- [WHAT YOU HAVE TO DO]:
Of all the entries below, only the lines from the one with "JOIMETHOD HYPNOSIS: A" up to and including the one with "Image of I Choose You!" are to be duplicated exactly.

- [INFORMATION SUPPLIED]:
——————

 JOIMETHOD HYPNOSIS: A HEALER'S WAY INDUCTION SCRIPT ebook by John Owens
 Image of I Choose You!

——————

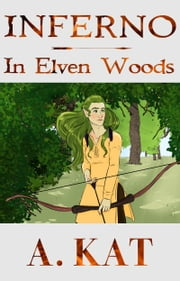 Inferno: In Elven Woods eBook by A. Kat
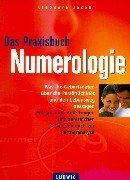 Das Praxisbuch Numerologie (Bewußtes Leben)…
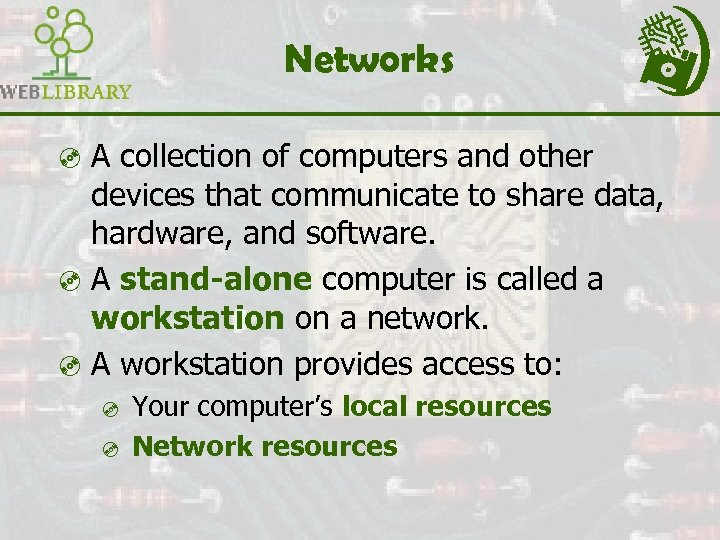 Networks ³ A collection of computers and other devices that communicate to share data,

——————

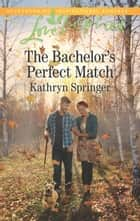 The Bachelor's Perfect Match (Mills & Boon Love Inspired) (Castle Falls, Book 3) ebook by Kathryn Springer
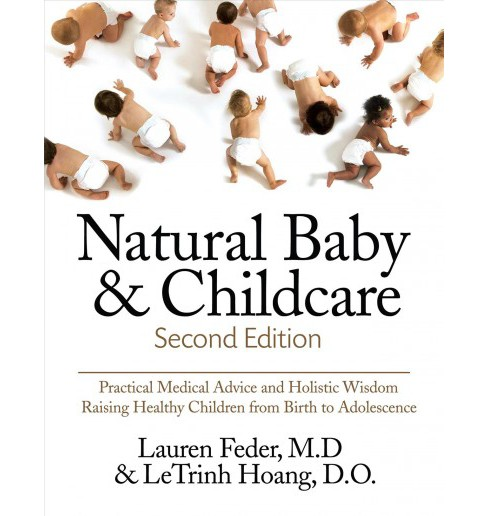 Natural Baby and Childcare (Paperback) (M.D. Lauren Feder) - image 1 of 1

——————

- [TASK RESPONSE]:
 JOIMETHOD HYPNOSIS: A HEALER'S WAY INDUCTION SCRIPT ebook by John Owens
 Image of I Choose You!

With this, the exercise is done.